Think like a thief or a criminal. Are you surrounded by suburbs, or is your church now located within a business community? No matter your site, you should look for burglar bars, steel doors, burglar alarm signs and indications of intense police or private security activity. Do the same walk-about at night.
Individual victims may be significantly harmed in any crime. When the crime occurs at church, however, the danger is that the fellowship may be harmed, along with attendance. Folks don't ordinarily worship at sites they are afraid to visit.
There also is a strong liability issue. When a civil suit results from harm at your site, the usual claim is that the church "did not exercise ordinary care."
If your church is in an inner-city crime "hot zone," or any crime-intensive venue, there is also the issue of "forseeability," another legal term implying your church did not reasonably attempt to deter or prevent criminal activity. The terms "due diligence" and "due care" often are heralded in litigation. Failure to respond to assessed risks appropriately may well be considered negligence.
The Scriptures also address this issue. "A prudent man foresees evil and takes refuge, but the simple keep going and suffer for it" (Proverbs 22:3, NIV).
Many observers believe a determined adversary can overcome almost any security system, but this isn't true. If a determined adversary could defeat any security system, we would not be able to keep an American president in office, our national treasury would be pilfered continually, and our personal bank accounts wouldn't be safe.
In the late 1980s, skyjackings occurred at the rate of two or three each month. Today, these attacks are rarely heard of. Effective security was put in place.

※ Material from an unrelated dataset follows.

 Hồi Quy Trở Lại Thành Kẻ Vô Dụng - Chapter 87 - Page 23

The security practices used to protect airlines, our financial institutions and our governing bodies can be used to protect houses of worship.

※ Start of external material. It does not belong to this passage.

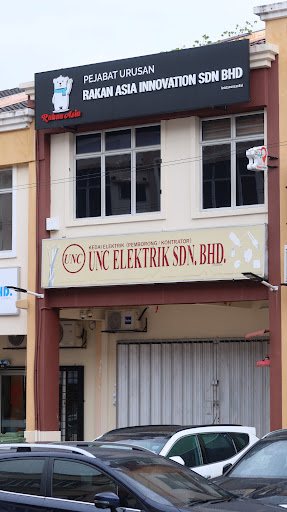 UNC Elektrik Sdn Bhd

A purse left in an unoccupied Bible-study class is a soft target. That same purse sitting on the pew between a wife and her husband is much more secure and is a hardened target. Target hardening also involves locks, lights, security doors, fences, alarms and closed-circuit television units.

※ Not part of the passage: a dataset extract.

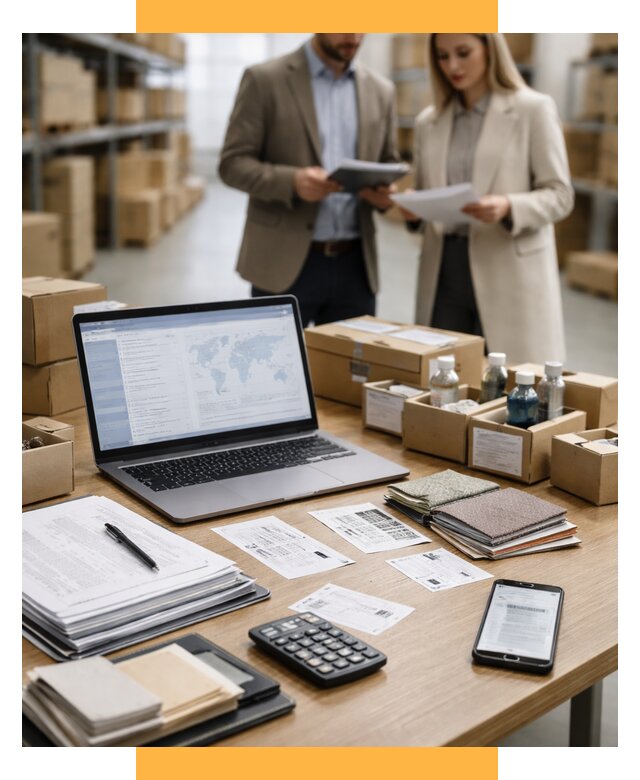 Поиск поставщика в Китае под ключ от 8647 р. | СетСервис-Пть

For a church, the primary form of target hardening is called access control. If guardians — church members, greeters or private security officers — can limit access first to your parking lots and then to your sanctuary, you will have established the first and second tiers or layers of security protocols.
While you can depend on the police to assist you with risk assessment and crime prevention advice, you should understand the police will investigate your crime after it has occurred and rarely are able to prevent church crimes. At a church shooting in Illinois, police responded in 90 seconds, but there already were seven dead worshippers and 11 more injured. In Securing Houses of Worship: A Community Service ManuaI, Philip Purpura wrote: "The police response is primarily reactive, and departments are under great pressure to solve crimes. As a result, the proactive efforts that would reduce risks at houses of worship are rarely in place."
Criminals do not normally commit offenses in front of police officers. The belief that it is the local police department's responsibility to protect the individual, the home or the community institution is naive. One church security specialist called this value "toxic" faith-based secular security.
Most Americans take crime avoidance precautions. We lock our homes and cars. We try not to leave valuables within easy reach of criminals, and we are vigilant. The church as an institution also must be vigilant.
Quarles lists basic crime-prevention advice for churches:
• Stop denying the threat. "Churches are not safe havens. Criminals hold almost nothing sacred."
• Seek God's guidance. "We need wisdom beyond ourselves and a recognition of the evil in our society."
• Form a security committee. Quarles suggests a group representative of the specific congregation's ministries and age groups, with both men and women included.
• Assess the risks. Talk to law enforcement officials to find out if other churches have been targeted.
• Use discretion. Security cameras, alarm systems and security personnel are provided by for-profit companies. "Always remember that private companies offer a service or a product. So, sometimes their assessments are biased in favor of a profit."
• Spend if necessary. If security does demand a financial investment, keep in mind the church's vulnerability if risks are not addressed. A security system may be much less expensive than a lawsuit.
• Empower greeters as guardians. A church member stationed at each entrance who welcomes every person who enters the church facility is an effective crime deterrent.
Chester L. Quarles, co-author of Crime Prevention for Houses of Worship, is professor emeritus of criminal justice at the University of Mississippi. He has more than 40 years experience in law enforcement and security administration.